After a year of notable improvements across the board for the housing market, a new report from Clear Capital shows home prices were up in December on both month-over-month and year-over-year measurements. Additionally, the data firm's Home Data Index predicts an even healthier outcome for 2013.
Home prices were up 0.9 percent over the quarter, and practically matched the 1 percent gain seen in November. On a year-over-year basis, price gains were 4.9 percent higher in December 2012 when compared to December 2011, pushing the year-end increase to 4 percent. Economists from Clear Capital say national home prices should increase by around 2.1 percent throughout 2013.

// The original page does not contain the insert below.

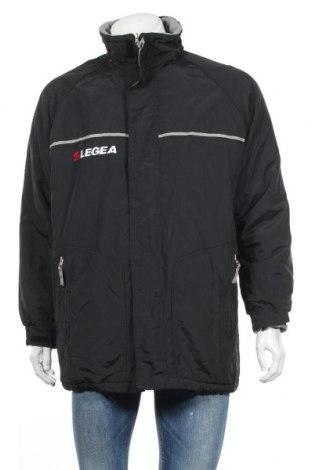 Ανδρικό μπουφάν Legea, Μέγεθος M, Χρώμα Μαύρο, Πολυαμίδη, Τιμή 15,72€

"2013 should be interesting for the housing market, where national gains should continue to see upward growth but likely at a more modest rate," said Alex Villacorta, director of research and analytics at Clear Capital. "Keeping in mind our current gains are off market lows at the start of the year, 2013 gains will be measure against a higher price floor after a full year of recovery."
Regions recovering at varying paces
According to data from the HDI, the West saw a significant year-over-year increase in home prices, moving up 11.8 percent in December. However, sizable gains are more emphasized because of how low some markets in this part of the country fell to during the housing market slump. Home prices could increase 2.8 percent in 2013.
The South also saw notable gains over the last 12 months, as home prices were up 4 percent, though they will likely only increase 2 percent over the next year. Prices jumped 3 percent in the Midwest, though the data firm suggests a 2.3 percent recovery could come in 2013. The Northeast posted the smallest recovery, with home prices rising just 2 percent. Clear Capital predicts the region will see gains of just 1.4 percent in the coming months.
On a quarterly basis, the Northeast posted a 0.3 percent gain in value, while they were up 2.1 percent in the West. The Midwest and the South saw comparable growth, as prices increased 0.6 percent in both regions.
High affordability will be extended via mortgage rates, as predicted by many economists. Data from Freddie Mac's first Primary Mortgage Market Survey in the new year showed the average rate for 30-year fixed-rate mortgages was 3.34 percent, up from the final week of 2012 when it averaged 3.35 percent. Additionally, the average for 15-year FRMs lingered near record lows at 2.64 percent for the week ending January 3.